Verehrter Herr Johannes Brahms, Tonschöpfer und Frauenversteher
Sie haben vor über 150 Jahren «Vier Gesänge opus 17» für dreistimmigen Frauenchor mit Begleitung von zwei Hörnern und Harfe komponiert. Dafür liebe ich Sie. Ich möchte mit Ihnen zusammen sein. Aber das ist aus gewissen Gründen nur bedingt möglich.
Obwohl Sie Ihr Leben lang keine feste offizielle Bindung eingegangen sind, nie verheiratet waren, auch nicht zum Schein, möchte man beim Anhören des ersten der vier Lieder meinen, Sie verstünden auf geradezu abgründige Weise das Wesen der Frau.
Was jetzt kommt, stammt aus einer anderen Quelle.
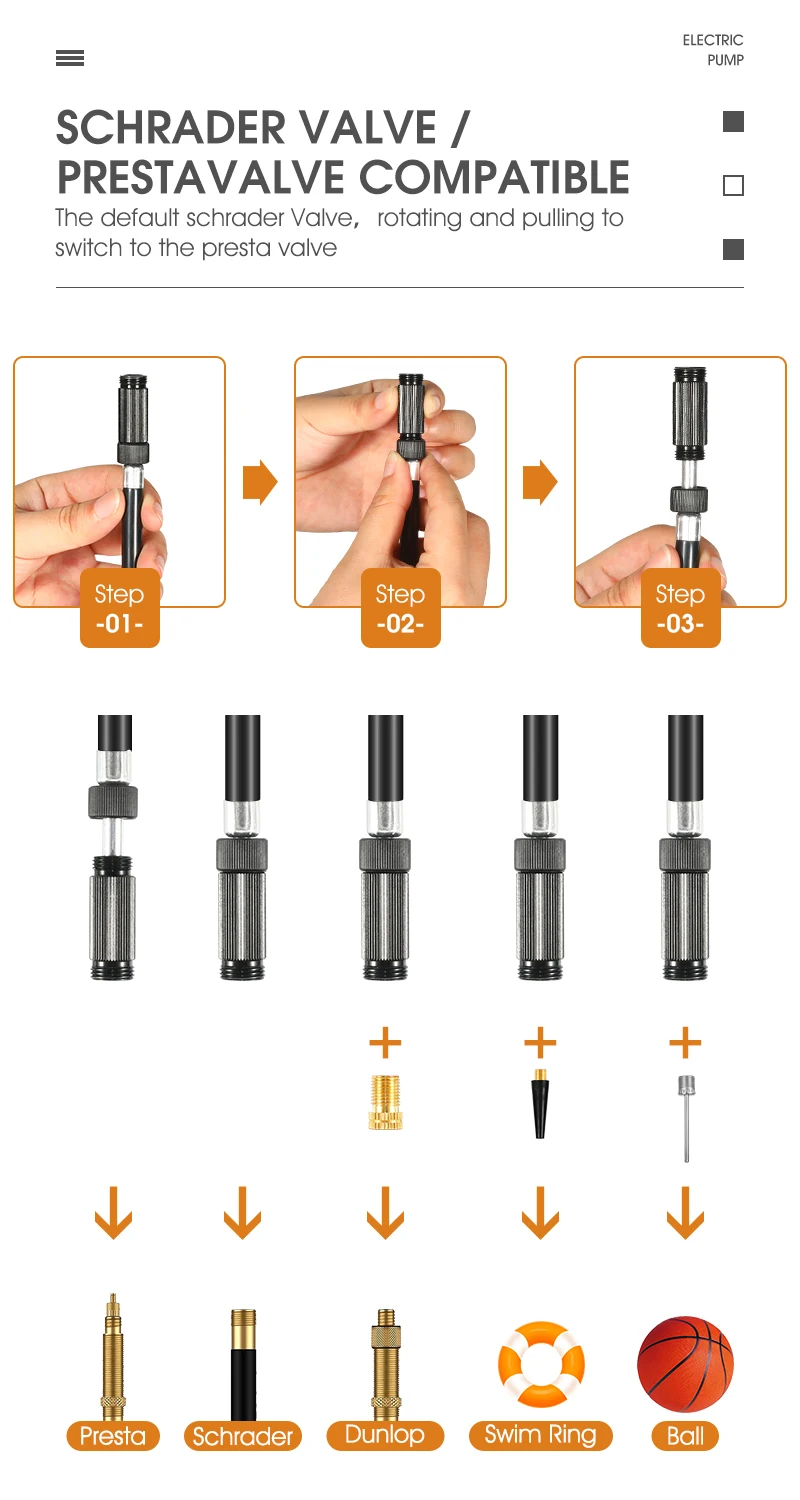 ELECTRIC PUMP

SCHRADER VALVE / PRESTAVALVE COMPATIBLE

The default schrader Valve, rotating and pulling to switch to the presta valve

Step -01-

Step -02-

Step -03-

+

+

+

Presta

Schrader

Dunlop

Swim Ring

Ball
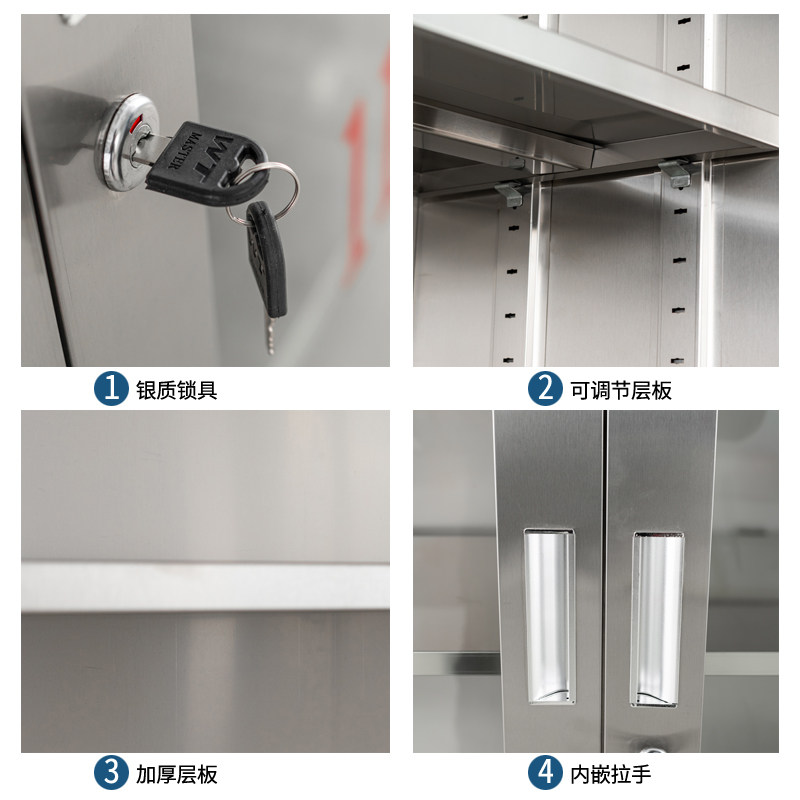 WT MASTER

1 银质锁具

2 可调节层板

3 加厚层板

4 内嵌拉手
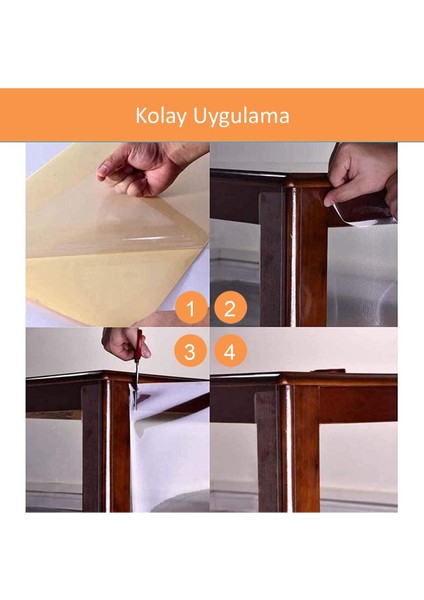 Kolay Uygulama

1 2

3 4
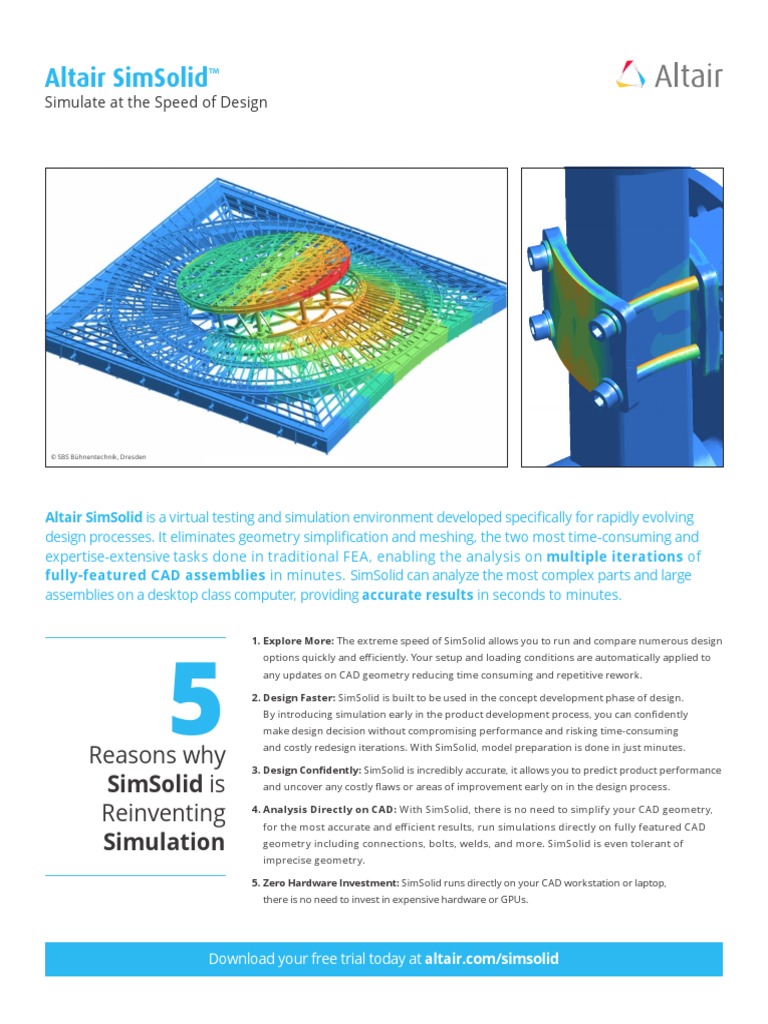 Altair SimSolid™
Simulate at the Speed of Design

Altair

© SBS Bühnentechnik, Dresden

Altair SimSolid is a virtual testing and simulation environment developed specifically for rapidly evolving design processes. It eliminates geometry simplification and meshing, the two most time-consuming and expertise-extensive tasks done in traditional FEA, enabling the analysis on multiple iterations of fully-featured CAD assemblies in minutes. SimSolid can analyze the most complex parts and large assemblies on a desktop class computer, providing accurate results in seconds to minutes.

5
Reasons why SimSolid is Reinventing Simulation

1. Explore More: The extreme speed of SimSolid allows you to run and compare numerous design options quickly and efficiently. Your setup and loading conditions are automatically applied to any updates on CAD geometry reducing time consuming and repetitive rework.

2. Design Faster: SimSolid is built to be used in the concept development phase of design. By introducing simulation early in the product development process, you can confidently make design decision without compromising performance and risking time-consuming and costly redesign iterations. With SimSolid, model preparation is done in just minutes.

3. Design Confidently: SimSolid is incredibly accurate, it allows you to predict product performance and uncover any costly flaws or areas of improvement early on in the design process.

4. Analysis Directly on CAD: With SimSolid, there is no need to simplify your CAD geometry, for the most accurate and efficient results, run simulations directly on fully featured CAD geometry including connections, bolts, welds, and more. SimSolid is even tolerant of imprecise geometry.

5. Zero Hardware Investment: SimSolid runs directly on your CAD workstation or laptop, there is no need to invest in expensive hardware or GPUs.

Download your free trial today at altair.com/simsolid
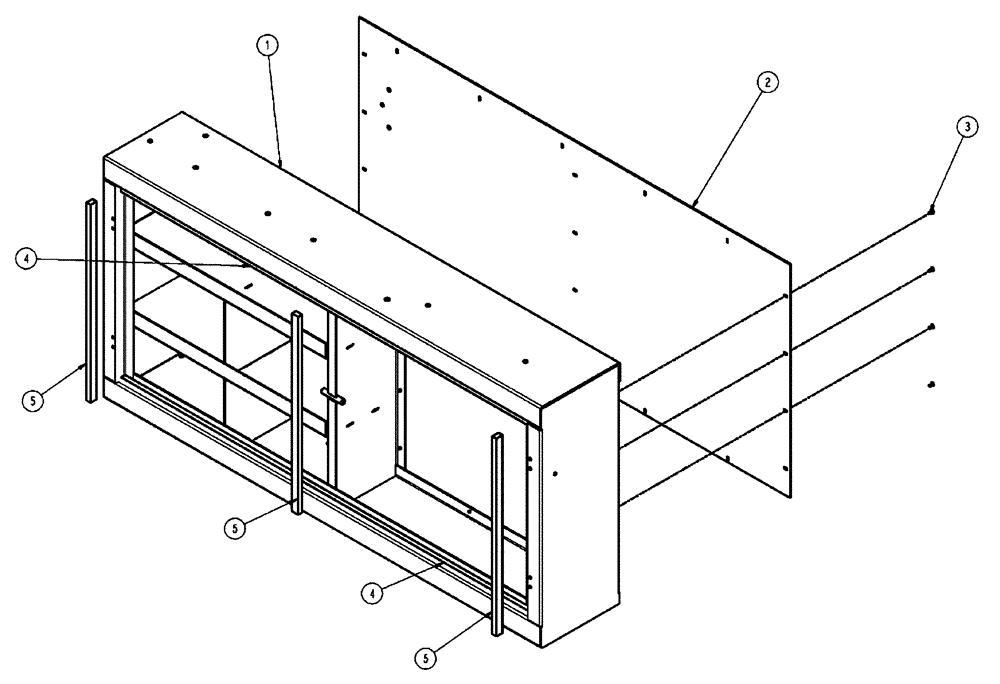 1
2
3
4
5
5
4
5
Oder müsste ich anders fragen: eben gerade weil Sie die Frauen verstanden haben, hüteten Sie sich vor einer Eheschliessung?
Erlauben Sie mir, dass ich Ihnen kurz schildere, weshalb ich Sie liebe?
Sie eröffnen das Chorlied mit zwei aufsteigenden Quarten im Horn, dann hört man eine erste Harfengeste wie ein Rauschen mit Krinolinspitzen, eine Frau schaut Caspar-David-Friedrich-ähnlich aus dem Fenster in eine terzenlose Landschaft.
Quarten bedeuten für mich: archaisch, vor-europäisch. Horn bedeutet: aus Erz gegossenes Metall, der Ruf, ein Naturlaut aus der Erde. Harfe bedeutet: Etwas wird berührt und verflüchtigt sich gegen oben. Verstehen Sie? In den ersten vier Takten komponieren Sie, dass Frauen zwischen irdisch und überirdisch frei schwingen möchten. Dass man sie zwar antippen, aber nicht anschieben sollte. Dass sie einen Raum möchten, aber keine Eckwerte. Dafür liebe ich Sie.
Doch gehen wir weiter im Gesang.
Das Archaische des Quartenklangs kippt ab Takt 5 um in einen Septimenakkord: Dieser Akkord meint hier wohl: Gebet Acht, eine Falltür geht auf, wir schauen hinab in die Untiefen der Natur. Sie und wir Frauen wissen, dass nur Paare, die die Abgründe des anderen kennen, ertragen und annehmen, wirklich zusammen sein können. Wer verliebt ist, sieht nur das Obere, Flirrende, vom Dunklen Unversehrte. Sie, verehrter Herr Brahms, haben seit Ihrer Jugend, als Sie in Hafenkneipen mit Ihrem Vater für Prostituierte und Matrosen zum Tanz aufspielten, beides kennengelernt. Die liebende Mutter zu Hause und die Verführerinnen bei der Arbeit.
Doch gehen wir weiter im Gesang.
Horn- und Harfenlinien verschlingen sich: im Horn Vorhalte, in der Harfe die stützenden Harmonien, beide ziehen sich gegenseitig zum magischen Moment hin, der jetzt eintritt: die drei Frauenstimmen setzen ein: g, b und c – die drei Horntöne des Beginns erklingen nun: ZUSAMMEN im Gesang! Und die mittlere der drei erliegt beim zweiten Klang gleichsam der Schwerkraft und bringt eine Mollterz.
Ich liebe Sie.
Die Gesangsmelodie schwelgt, schwingt aus und bleibt doch harmonisch der Einleitung verbunden, die Harfe umrauscht das Trio, gibt Halt, begleitet – stellen sich Frauen nicht so den idealen Tausch von Gesten, Bewegungen, Regungen zwischen Liebenden vor? Sie, ein Komponist, ein notorischer Junggeselle und Zigarrenraucher, der jahrzehntelang ein seltsames Verhältnis zur Witwe seines Förderers Robert Schumann unterhält, fängt genau DIESE sensible weibliche Masseinheit ein und veredelt sie ohne billige musikalische Anmache.
Ich liebe Sie, ich möchte gerne mit Ihnen zusammen sein. Die beiden Hörner . . . die Harfe . . . drei Stimmen. Ein sehnlichster Wunsch bleibt: Würden Sie vielleicht die Tonsilben meines Namens für Ihre nächste Komposition verwenden? G-A-C- E-A für Graziella? Zuhause äusserlich im 21. Jahrhundert, innerlich ganz in Ihrer Nähe, um 1860.